Una de nuestras amigas me dio un codazo y me dijo “¿Te suena?”, y sin más se metió al bar, como si no pasara nada. Jorge me miró con ojos de preocupación. Ella seguía aturdida y mareada. Pidió dar un paseo, pero Jorge dijo que sería mejor que yo fuera con ella. Al cruzarse conmigo me susurró “Debería ir a terapia”. Yo la miré, triste y desconcertada intentaba levantarse. Empezó a llorar, me abrazó y siguió llorando un rato.

“No sé por qué lo hago, no lo pude evitar. Pareces tan interesante cuando te pasa, pero a mi no me sale igual” ¡¿Qué no le sale igual?! Como si fuera algo que decido hacer antes de salir de casa, como si no fuera el peor castigo que tengo con el que no me quedan más cojones que convivir. Todos estos años no ha entendido nada, parecía un gran apoyo para mi, pero me usaba para parecer la amiga imprescindible y, cuando no fue suficiente, quiso directamente ser como yo.

No entendía qué clase de complejos tenía en la vida, pero poco a poco supe que muchas de las anécdotas que contaba no le habían pasado a ella en realidad. Llevaba años apropiándose de las cosas interesantes que le pasaban a los demás.

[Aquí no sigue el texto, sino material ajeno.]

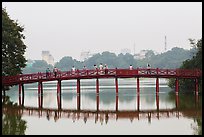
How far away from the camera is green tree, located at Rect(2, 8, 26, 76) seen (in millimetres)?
43656

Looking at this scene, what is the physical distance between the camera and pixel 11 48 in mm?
44875

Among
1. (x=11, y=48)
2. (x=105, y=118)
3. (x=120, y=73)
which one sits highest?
(x=11, y=48)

Lo último que supe de ella es que acudía a un gabinete de psicología cercano al que iba yo. Nunca más acudió a nuestras citas de los viernes. Supongo que la vergüenza le pudo. Pero el hecho de que, después de tantos años de amistad no haya vuelto ni siquiera a llamarme, me ha dolido tanto… Realmente era todo mentira, solo interés. Mi ansiedad había vuelto con bastante ímpetu pero prefería estar sola. Un día Jorge apareció en mi casa. Quería saber cómo estaba y por qué casi no bajaba con ellos, entendió que haberme visto desde fuera, haber visto mi problema fingido en el cuerpo de otra, me hacía sentir ridícula.

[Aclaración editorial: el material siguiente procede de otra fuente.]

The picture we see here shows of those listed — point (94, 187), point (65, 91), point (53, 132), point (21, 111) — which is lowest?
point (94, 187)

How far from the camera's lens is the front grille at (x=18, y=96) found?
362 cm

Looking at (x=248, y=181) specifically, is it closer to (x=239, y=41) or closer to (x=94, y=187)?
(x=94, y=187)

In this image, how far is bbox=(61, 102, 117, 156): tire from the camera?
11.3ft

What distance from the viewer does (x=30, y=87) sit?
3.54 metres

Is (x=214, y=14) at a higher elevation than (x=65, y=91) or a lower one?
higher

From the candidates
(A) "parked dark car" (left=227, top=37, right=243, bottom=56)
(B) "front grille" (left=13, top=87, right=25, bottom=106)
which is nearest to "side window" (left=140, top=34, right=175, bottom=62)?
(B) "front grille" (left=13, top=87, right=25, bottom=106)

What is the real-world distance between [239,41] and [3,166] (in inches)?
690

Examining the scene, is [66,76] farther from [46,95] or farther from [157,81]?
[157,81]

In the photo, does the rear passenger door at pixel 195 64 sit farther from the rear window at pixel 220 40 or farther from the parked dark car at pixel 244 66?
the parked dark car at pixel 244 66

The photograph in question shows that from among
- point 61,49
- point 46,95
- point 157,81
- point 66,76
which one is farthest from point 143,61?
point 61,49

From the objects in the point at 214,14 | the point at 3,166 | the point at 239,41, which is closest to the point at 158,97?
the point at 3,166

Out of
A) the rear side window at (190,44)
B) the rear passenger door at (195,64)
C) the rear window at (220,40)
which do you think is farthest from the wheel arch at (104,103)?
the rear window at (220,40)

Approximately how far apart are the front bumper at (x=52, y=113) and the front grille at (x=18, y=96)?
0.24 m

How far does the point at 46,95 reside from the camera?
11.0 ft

Él me apoyó el tiempo que tardé en encontrarme mejor. Cuando al fin tuve fuerzas de retomar mi vida, él decidió unirse a ella. Mi primer viernes de normalidad se alegró tanto de verme que no contuvo el beso que hacía semanas que quería darme. Ahora vivo con un mecánico medio psicólogo que respeta de verdad mis problemas y me apoya.